[REQUIRED ACTION]:
Please copy out each line of the entries in which "UPPER" appears.
*** STORED DATA ***
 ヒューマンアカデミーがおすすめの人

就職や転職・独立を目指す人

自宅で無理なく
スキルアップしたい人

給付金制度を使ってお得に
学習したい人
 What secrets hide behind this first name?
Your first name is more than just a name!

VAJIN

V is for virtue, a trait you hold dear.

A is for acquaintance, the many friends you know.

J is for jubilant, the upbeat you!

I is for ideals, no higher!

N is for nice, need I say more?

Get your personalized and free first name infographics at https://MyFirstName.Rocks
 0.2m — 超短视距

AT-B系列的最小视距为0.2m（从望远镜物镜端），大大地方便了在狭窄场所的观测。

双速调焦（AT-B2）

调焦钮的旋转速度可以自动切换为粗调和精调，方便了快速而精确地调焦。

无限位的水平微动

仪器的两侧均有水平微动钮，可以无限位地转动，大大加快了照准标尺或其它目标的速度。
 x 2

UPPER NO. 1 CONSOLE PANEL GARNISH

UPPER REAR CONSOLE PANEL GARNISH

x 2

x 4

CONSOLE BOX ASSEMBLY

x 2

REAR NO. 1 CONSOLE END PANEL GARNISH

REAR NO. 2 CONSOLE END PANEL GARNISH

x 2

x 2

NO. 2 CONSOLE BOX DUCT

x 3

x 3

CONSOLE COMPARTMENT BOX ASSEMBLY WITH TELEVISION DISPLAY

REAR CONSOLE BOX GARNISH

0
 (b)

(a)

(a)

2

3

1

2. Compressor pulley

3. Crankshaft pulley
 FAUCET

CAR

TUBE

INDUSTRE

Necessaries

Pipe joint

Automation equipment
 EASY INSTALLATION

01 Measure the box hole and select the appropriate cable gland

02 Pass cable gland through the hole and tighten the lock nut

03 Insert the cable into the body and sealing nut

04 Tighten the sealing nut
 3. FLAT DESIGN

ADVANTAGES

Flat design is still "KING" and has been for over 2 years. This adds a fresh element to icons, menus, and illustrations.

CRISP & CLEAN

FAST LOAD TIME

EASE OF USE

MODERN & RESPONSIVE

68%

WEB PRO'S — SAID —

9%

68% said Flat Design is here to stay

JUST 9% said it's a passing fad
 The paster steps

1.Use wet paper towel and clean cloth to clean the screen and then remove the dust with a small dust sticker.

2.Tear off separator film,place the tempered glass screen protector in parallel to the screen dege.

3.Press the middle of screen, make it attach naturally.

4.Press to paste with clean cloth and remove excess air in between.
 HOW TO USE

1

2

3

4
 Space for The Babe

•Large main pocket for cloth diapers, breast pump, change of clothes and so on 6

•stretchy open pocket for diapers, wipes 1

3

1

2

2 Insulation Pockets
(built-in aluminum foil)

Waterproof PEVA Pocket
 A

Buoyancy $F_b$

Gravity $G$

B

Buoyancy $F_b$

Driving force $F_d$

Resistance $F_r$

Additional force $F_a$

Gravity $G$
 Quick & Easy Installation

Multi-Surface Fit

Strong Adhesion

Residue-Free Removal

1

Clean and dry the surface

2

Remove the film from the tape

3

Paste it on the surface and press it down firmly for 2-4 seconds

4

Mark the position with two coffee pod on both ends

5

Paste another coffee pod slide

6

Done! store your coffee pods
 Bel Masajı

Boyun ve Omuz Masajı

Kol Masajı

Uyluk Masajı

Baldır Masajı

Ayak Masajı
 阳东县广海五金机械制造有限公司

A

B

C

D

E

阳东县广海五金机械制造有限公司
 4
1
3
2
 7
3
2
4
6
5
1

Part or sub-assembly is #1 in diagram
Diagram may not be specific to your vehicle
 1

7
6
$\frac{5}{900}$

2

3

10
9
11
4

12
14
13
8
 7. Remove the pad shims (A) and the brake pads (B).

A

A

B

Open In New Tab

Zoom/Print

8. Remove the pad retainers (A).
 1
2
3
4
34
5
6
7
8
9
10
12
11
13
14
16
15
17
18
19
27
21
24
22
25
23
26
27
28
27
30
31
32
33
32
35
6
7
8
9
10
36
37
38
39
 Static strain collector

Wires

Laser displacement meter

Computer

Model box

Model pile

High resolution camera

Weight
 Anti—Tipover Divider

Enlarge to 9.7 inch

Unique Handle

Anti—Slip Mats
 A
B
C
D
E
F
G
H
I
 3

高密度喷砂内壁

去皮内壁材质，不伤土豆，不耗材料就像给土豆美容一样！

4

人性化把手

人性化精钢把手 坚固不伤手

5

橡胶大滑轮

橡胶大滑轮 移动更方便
*** End of STORED DATA ***
[COMPLETED TASK]:
UPPER NO. 1 CONSOLE PANEL GARNISH
UPPER REAR CONSOLE PANEL GARNISH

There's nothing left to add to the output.